Defendant Davis argues that he should not be held responsible for the entire amount of drugs trafficked by the conspiracy because he was only a member of the conspiracy for a limited period of time. This position is inconsistent with the law. See, e.g., U.S.S.G. § 1B1.3. comment. (n. 1) (conspirator held accountable for "conduct of others in furtherance of the execution of the jointly-undertaken criminal activity that was reasonably foreseeable by the defendant"); United States v. Blackmon, 839 F.2d 900 (2d Cir. 1988) (conspirator liable for acts committed in furtherance of conspiracy prior to his entry into the conspiracy). Thus, it was not an abuse of discretion for the trial court to hold Davis accountable for the entire quantity of drugs trafficked by the conspiracy.

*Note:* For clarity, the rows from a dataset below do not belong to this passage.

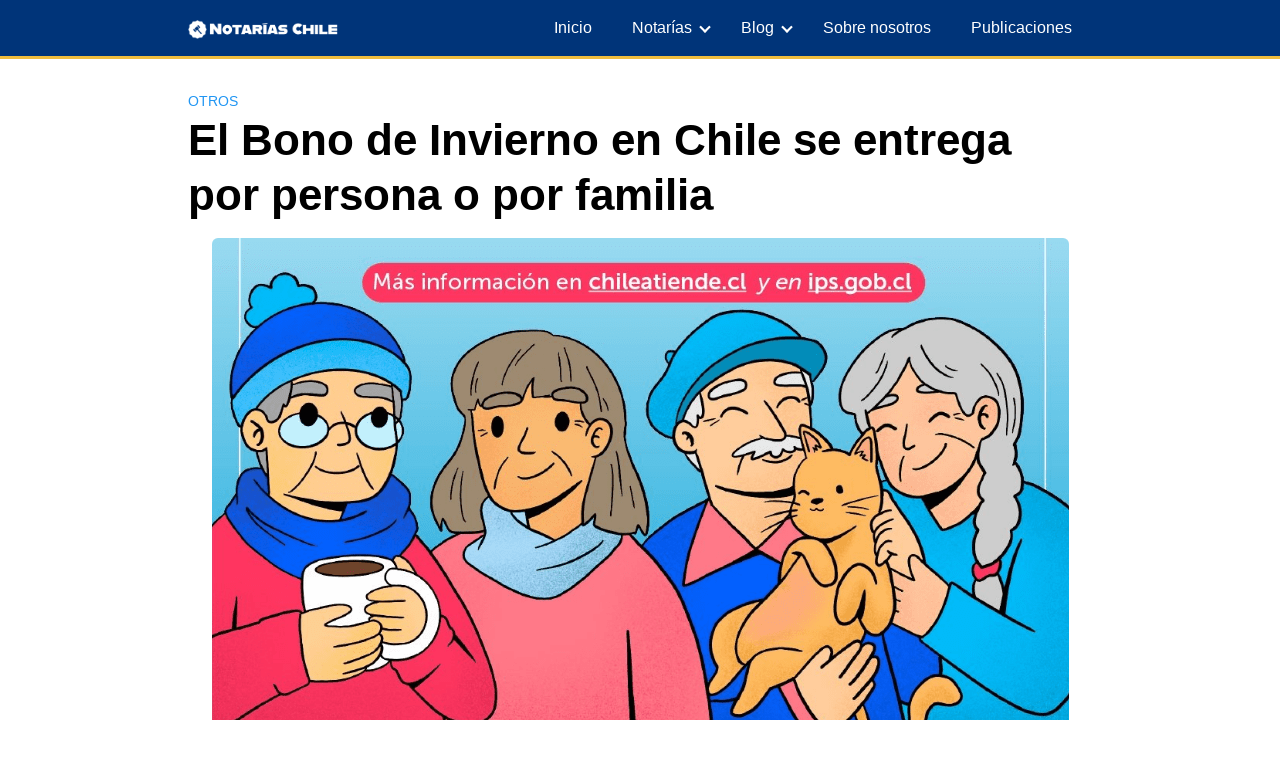

--- FILE ---
content_type: text/html; charset=utf-8
request_url: https://www.google.com/recaptcha/api2/aframe
body_size: 249
content:
<!DOCTYPE HTML><html><head><meta http-equiv="content-type" content="text/html; charset=UTF-8"></head><body><script nonce="E8SXPBH2EWrzytAN6Gia_w">/** Anti-fraud and anti-abuse applications only. See google.com/recaptcha */ try{var clients={'sodar':'https://pagead2.googlesyndication.com/pagead/sodar?'};window.addEventListener("message",function(a){try{if(a.source===window.parent){var b=JSON.parse(a.data);var c=clients[b['id']];if(c){var d=document.createElement('img');d.src=c+b['params']+'&rc='+(localStorage.getItem("rc::a")?sessionStorage.getItem("rc::b"):"");window.document.body.appendChild(d);sessionStorage.setItem("rc::e",parseInt(sessionStorage.getItem("rc::e")||0)+1);localStorage.setItem("rc::h",'1768673141620');}}}catch(b){}});window.parent.postMessage("_grecaptcha_ready", "*");}catch(b){}</script></body></html>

Defendants make numerous other arguments with regard to evidentiary rulings and sentencing by the district court and conduct by the prosecution. Upon a thorough review of the record in relation to these matters, we find no error. In conclusion, we reverse the convictions of defendants Cecil Jackson and Whitener on the drug conspiracy count as duplicative of their convictions on the CCE counts. We affirm the defendants' convictions in all other respects. We remand the case to the district court for proceedings in conformance with this opinion.

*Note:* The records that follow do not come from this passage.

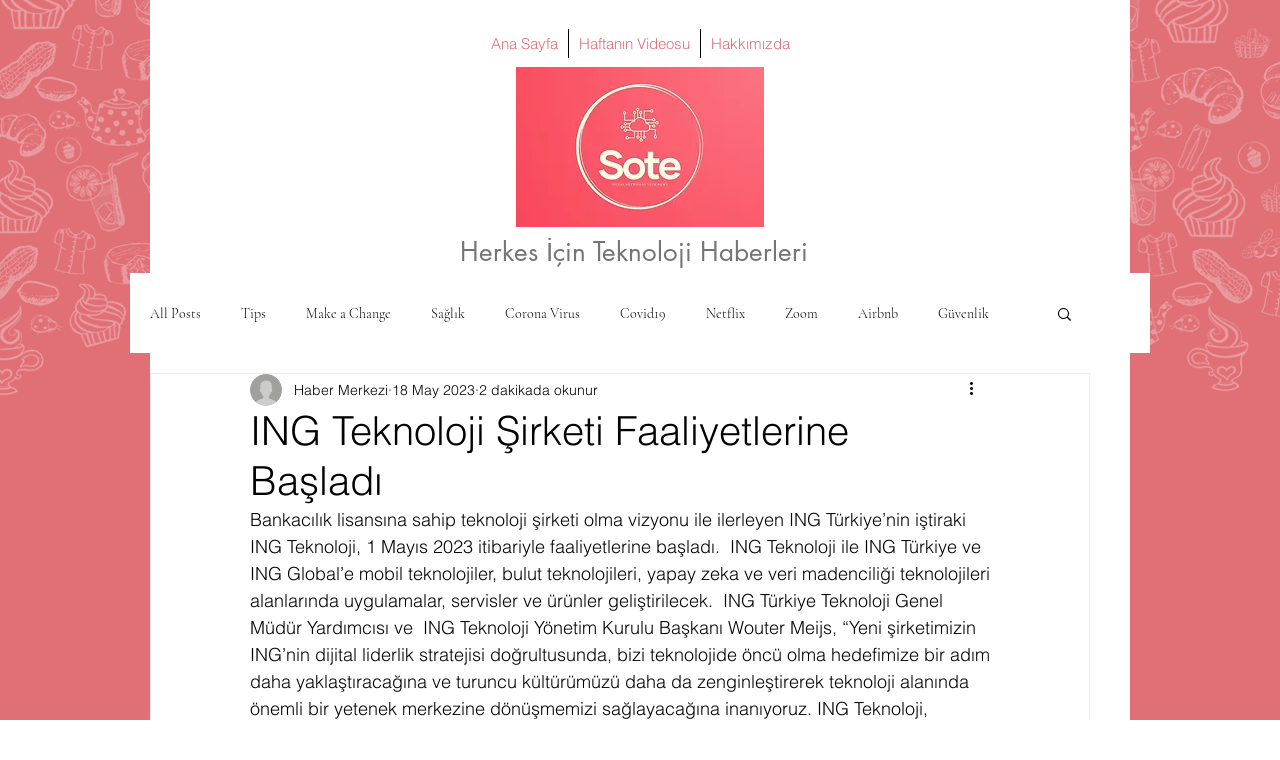

--- FILE ---
content_type: text/html; charset=utf-8
request_url: https://www.google.com/recaptcha/api2/aframe
body_size: 267
content:
<!DOCTYPE HTML><html><head><meta http-equiv="content-type" content="text/html; charset=UTF-8"></head><body><script nonce="U8GmlnfrmKHlWhmjVUwm9A">/** Anti-fraud and anti-abuse applications only. See google.com/recaptcha */ try{var clients={'sodar':'https://pagead2.googlesyndication.com/pagead/sodar?'};window.addEventListener("message",function(a){try{if(a.source===window.parent){var b=JSON.parse(a.data);var c=clients[b['id']];if(c){var d=document.createElement('img');d.src=c+b['params']+'&rc='+(localStorage.getItem("rc::a")?sessionStorage.getItem("rc::b"):"");window.document.body.appendChild(d);sessionStorage.setItem("rc::e",parseInt(sessionStorage.getItem("rc::e")||0)+1);localStorage.setItem("rc::h",'1769432987299');}}}catch(b){}});window.parent.postMessage("_grecaptcha_ready", "*");}catch(b){}</script></body></html>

AFFIRMED IN PART, REVERSED IN PART, AND REMANDED.
21 U.S.C. § 848(b) provides:
a person is engaged in a continuing criminal enterprise if--
(1) he violates any provision of this subchapter or subchapter II of this chapter the punishment for which is a felony, and
(2) such violation is a part of a continuing series of violations of this subchapter or subchapter II of this chapter--
(A) which are undertaken by such person in concert with five or more other persons with respect to whom such person occupies a position of organizer, a supervisory position, or any other position of management, and
(B) from which such person obtains substantial income or resources.
The trial court's complete instruction on the supervisory element stated:
The term organizer, supervisor or manager means that the Defendant that you are considering was more than a fellow worker, and that the Defendant you are considering either organized or directed the activities of five or more other persons whether or not the Defendant was the only organizer or supervisor. That is, it is not necessary the Government prove that the Defendant had sole, that is by himself, actual personal control or contact with each of the five or more other persons, nor that the Defendant was actually able to control those whom he organized, supervised or managed.